Two Associated Press reporters testified yesterday about the damage caused by President Trump’s move to exclude the agency from the White House press pool. The decision in question came shortly after Trump returned to Washington DC for a second term, when AP reporters refused to refer to the Gulf of Mexico as “Gulf of America.”
AP’s chief White House correspondent Zeke Miller and Evan Vucci, the top photographer in Washington DC, spoke in court yesterday at the hearing that could restore access for the agency’s reporters to the press pool that follows the president.
The two said that since the news outlet has been excluded from the West Wing and Air Force One, it is having difficulty adequately covering the news, especially in a short time frame. “AP’s barred time and again because of our journalism,” Miller explained.
Last month, the agency sued three senior White House officials over the ban after its journalists were excluded from the Oval Office and Air Force One. The AP and press freedom groups claim the Trump administration is seeking to suppress media coverage it does not deem sufficiently favorable, while warning other news outlets about the “risks” they could face.
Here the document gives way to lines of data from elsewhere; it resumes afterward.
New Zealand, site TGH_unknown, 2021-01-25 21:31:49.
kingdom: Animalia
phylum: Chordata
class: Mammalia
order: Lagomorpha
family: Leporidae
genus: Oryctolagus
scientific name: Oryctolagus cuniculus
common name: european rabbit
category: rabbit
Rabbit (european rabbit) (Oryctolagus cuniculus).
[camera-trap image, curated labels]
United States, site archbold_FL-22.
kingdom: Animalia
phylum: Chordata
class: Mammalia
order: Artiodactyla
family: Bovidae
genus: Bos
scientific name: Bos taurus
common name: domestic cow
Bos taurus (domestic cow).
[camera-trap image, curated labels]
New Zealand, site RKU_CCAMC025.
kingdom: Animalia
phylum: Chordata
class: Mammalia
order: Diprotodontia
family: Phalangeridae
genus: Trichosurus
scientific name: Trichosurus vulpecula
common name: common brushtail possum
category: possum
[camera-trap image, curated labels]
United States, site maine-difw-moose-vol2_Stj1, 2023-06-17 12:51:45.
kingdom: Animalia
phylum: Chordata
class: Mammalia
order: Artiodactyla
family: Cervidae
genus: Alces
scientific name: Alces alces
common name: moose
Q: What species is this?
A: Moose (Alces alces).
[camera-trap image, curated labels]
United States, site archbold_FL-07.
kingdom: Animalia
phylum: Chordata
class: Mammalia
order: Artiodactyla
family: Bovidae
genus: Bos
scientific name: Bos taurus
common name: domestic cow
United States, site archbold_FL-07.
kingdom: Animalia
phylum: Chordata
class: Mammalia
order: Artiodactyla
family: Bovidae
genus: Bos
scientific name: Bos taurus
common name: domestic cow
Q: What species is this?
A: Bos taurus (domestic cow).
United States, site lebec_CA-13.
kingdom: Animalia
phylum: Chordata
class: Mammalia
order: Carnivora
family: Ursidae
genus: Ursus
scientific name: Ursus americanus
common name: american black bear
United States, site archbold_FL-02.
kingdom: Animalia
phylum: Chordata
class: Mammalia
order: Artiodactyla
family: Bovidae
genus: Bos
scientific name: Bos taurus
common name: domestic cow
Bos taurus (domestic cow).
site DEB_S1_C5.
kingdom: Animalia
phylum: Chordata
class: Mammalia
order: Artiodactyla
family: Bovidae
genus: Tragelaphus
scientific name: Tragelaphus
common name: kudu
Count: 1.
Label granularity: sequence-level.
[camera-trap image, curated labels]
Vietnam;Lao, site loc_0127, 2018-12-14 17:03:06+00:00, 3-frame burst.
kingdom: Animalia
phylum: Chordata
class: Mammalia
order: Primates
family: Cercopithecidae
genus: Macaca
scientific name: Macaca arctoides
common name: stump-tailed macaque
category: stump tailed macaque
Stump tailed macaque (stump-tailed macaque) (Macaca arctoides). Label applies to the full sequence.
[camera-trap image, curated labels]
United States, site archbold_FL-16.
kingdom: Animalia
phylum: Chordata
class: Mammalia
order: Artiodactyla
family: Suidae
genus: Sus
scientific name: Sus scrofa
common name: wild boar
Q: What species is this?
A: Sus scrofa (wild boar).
Miller also revealed that on Feb. 11 he was summoned to the office of White House spokeswoman Karoline Leavitt. She explained to him that Trump had not at all liked the agency’s decision not to want to adopt the “Gulf of America” toponym in its articles. After informing Miller of the president’s decision, Leavitt then announced that the White House would take control of the press pool, a job usually handled by the White House Correspondents’ Association.
Although the administration argued in documents filed in court that the AP retains the right to be part of the team of journalists who follow the president, since the administration took control of the body the agency has not yet been selected to be part of it.
According to Miller, the “punishment” meted out to the AP is also affecting other journalists, who seem to be more accommodating to Trump when they ask their questions.
In an editorial published this week in the Wall Street Journal, the AP’s executive director, Julie Pace, said that the agency ““pursued every possible avenue to resolve the issue before taking legal action.”
“Today the U.S. government wants to control the AP’s speech”, Pace added, “Tomorrow it could be someone else’s.”